Overprocessing Waste: A Different Spin on the Waste of Overprocessing.
Let’s talk a little about the waste of overprocessing.
Anyone who has been around Lean for more than a day or so has dived into the seven wastes (eight with unused creativity thrown in). One of the wastes is the waste of overprocessing. The most common explanation given about overprocessing is that it is the act of doing extra, non-value added steps. For example, printing out an e-mail for filing, or grinding a burr off a product after a cutting process.
But there is far less commonly discussed nuance to overprocessing waste.
I am talking more about the small incremental slowdown of equipment that saps productivity.
- A drill bit that is a little too dull, costing a few extra seconds per hole.
- A computer filled with too much electronic baggage, making programs sluggish.
- Equipment that takes just a little too much adjustment, slowing down a process.
I’m convinced, though, that the biggest waste from overprocessing comes a far different type of equipment.
It comes from fatigued and stressed gray matter.
Tired, chronically tense employees are slower, and less effective than well-rested, happy, satisfied employees.

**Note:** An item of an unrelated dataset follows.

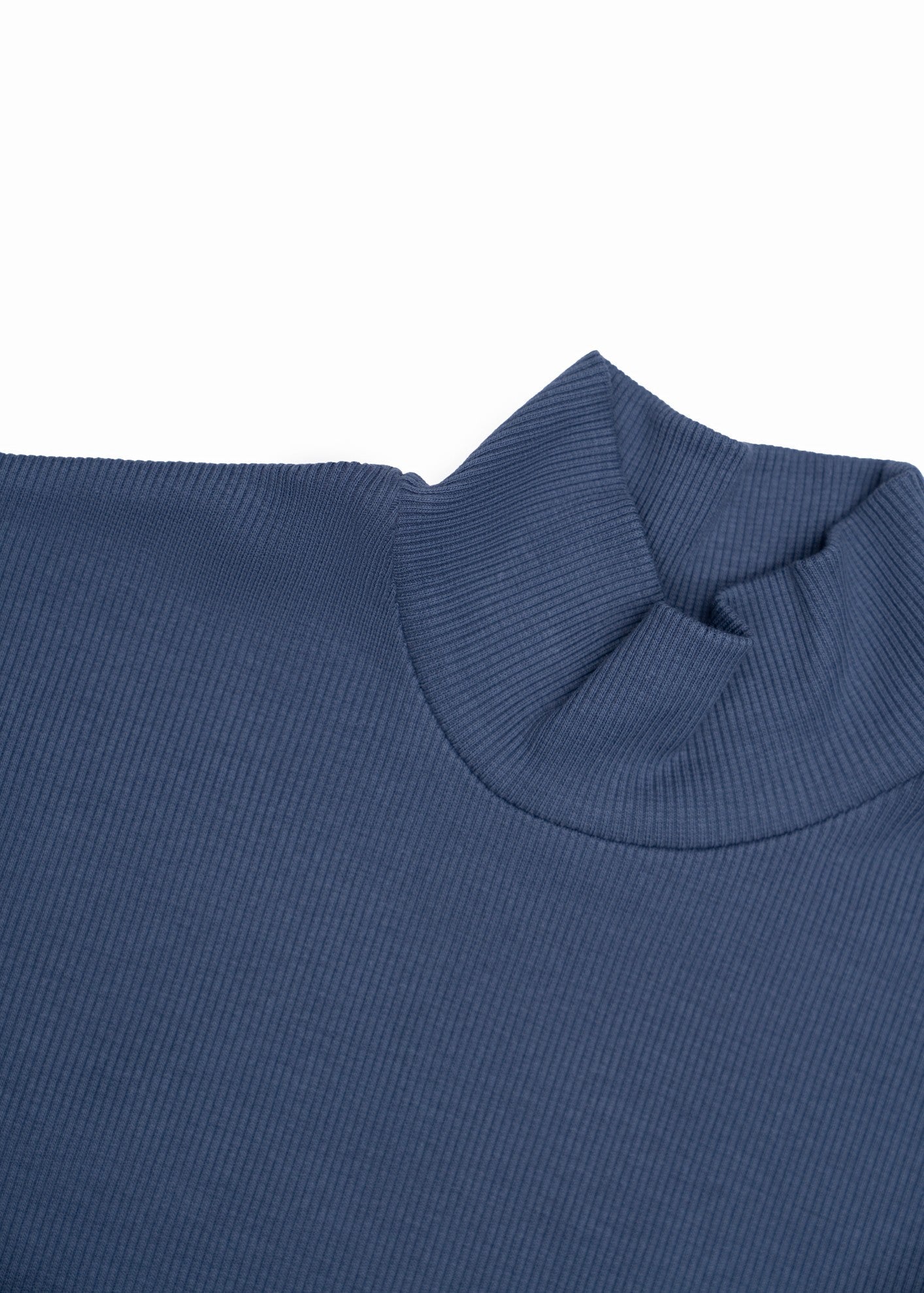 cotton viscose Turtle Neck in Blue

Most employers pay attention to physical stressors. They build ergonomically correct workstations, add shock absorbing mats to work areas, use tool balancers, and implement a whole bunch of other techniques to keep tired muscles from affecting production.
Managing the intellectual slowdown is far less common.

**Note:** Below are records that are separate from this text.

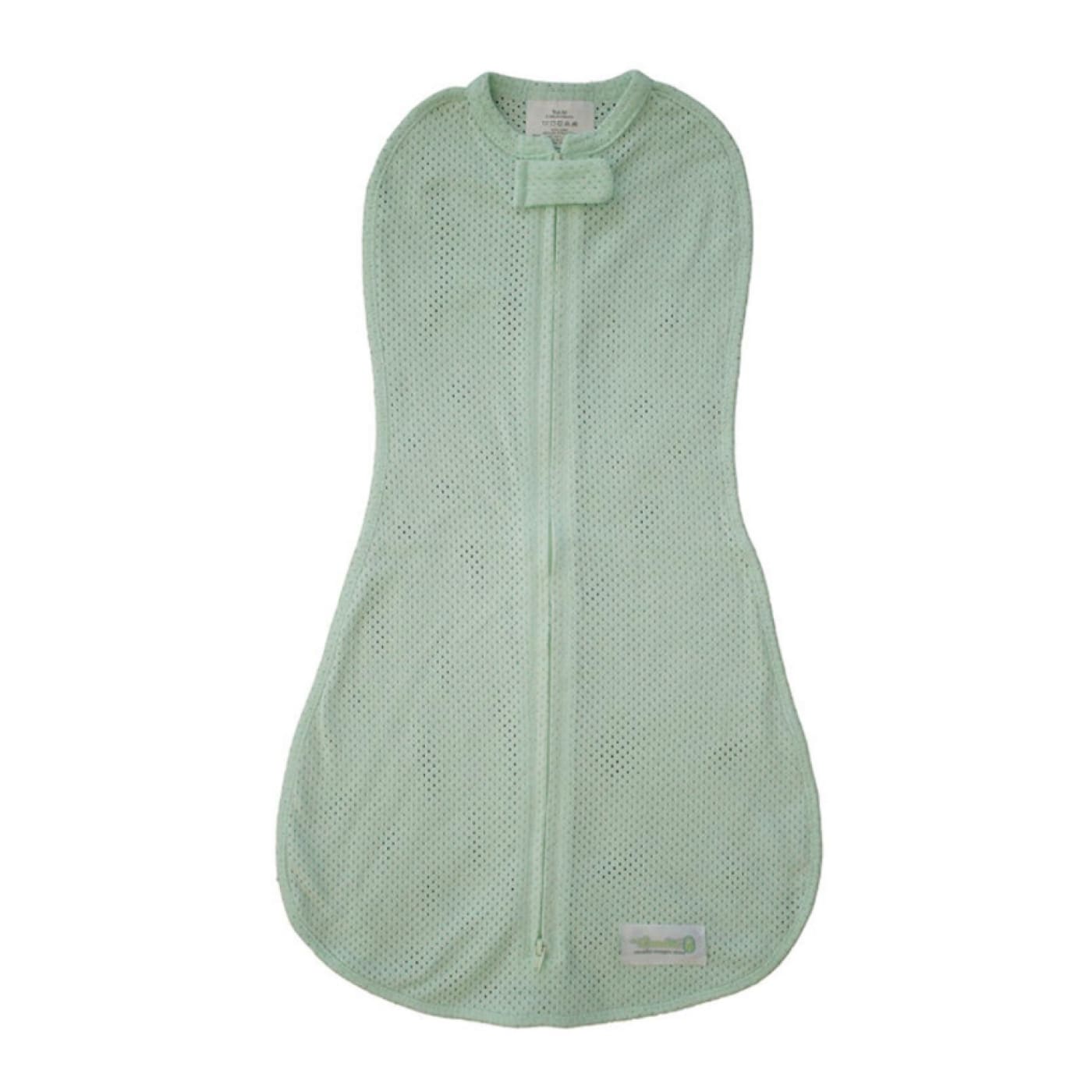 Woombie True Air Organic - Mojito Mint Big Baby 3-6M/6.5-9KG - NURSERY & BEDTIME - SWADDLES/WRAPS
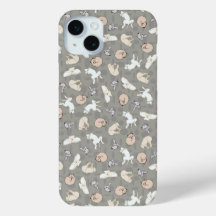 Sleeping Dog Geïnspireerd Print in grijs Sinaasapp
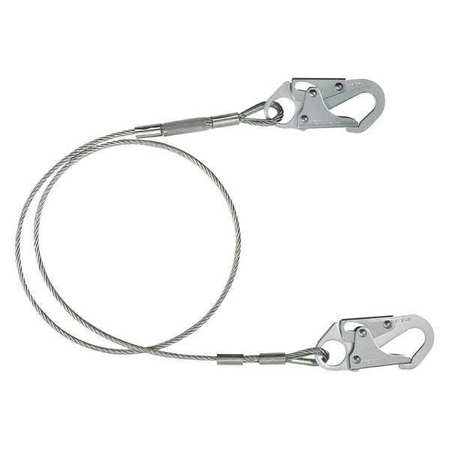 CONDOR Restraint Lanyard, 72", Gray 30HG87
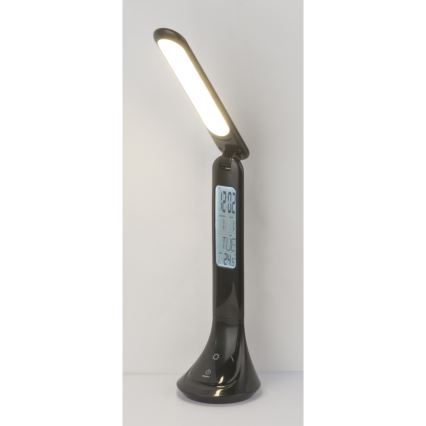 Globo - LED Prigušiva punjiva stolna lampa sa zaslonom LED/4W/230V 2200 mAh crna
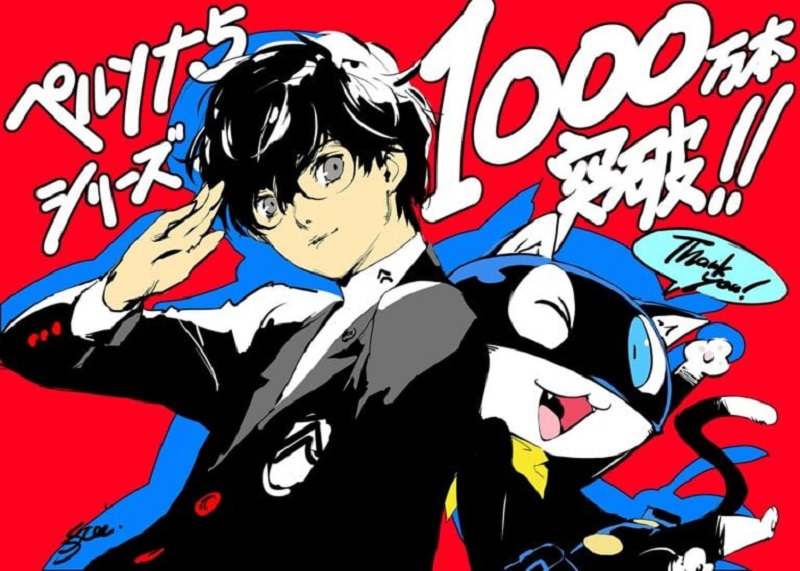 Продажи серии Persona 5 превысили 10 млн копий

People tend to work slower and make more mistakes at the end of a long day than they do at the start of a shift.
Rotating jobs to keep employees fresh, focusing on morale as a Lean strategy, and developing effective employee-boss relationships all contribute to reducing the waste of intellectual overprocessing.
What are you doing to keep you, or your team, from spending more brainpower on a job than you need to?
2 Comments
Lin Guo · March 8, 2012 at 3:09 pm
This article attempts to link over-processing to mental fatigue. The linkage is weak.
Jeff Hajek · March 8, 2012 at 4:37 pm
Hi Lin,
Thanks for commenting.
Are you saying that the article is weak at showing that having to perform overprocessing tasks (i.e. emailing and then faxing a document, or watching the hourglass on your screen, or staring at a drill bit for an extra 30 seconds) is fatiguing, or are you saying that you don’t believe that those sorts of tasks are fatiguing?
I’m always up for a good debate, and always want to make my content better. I’d love to hear more.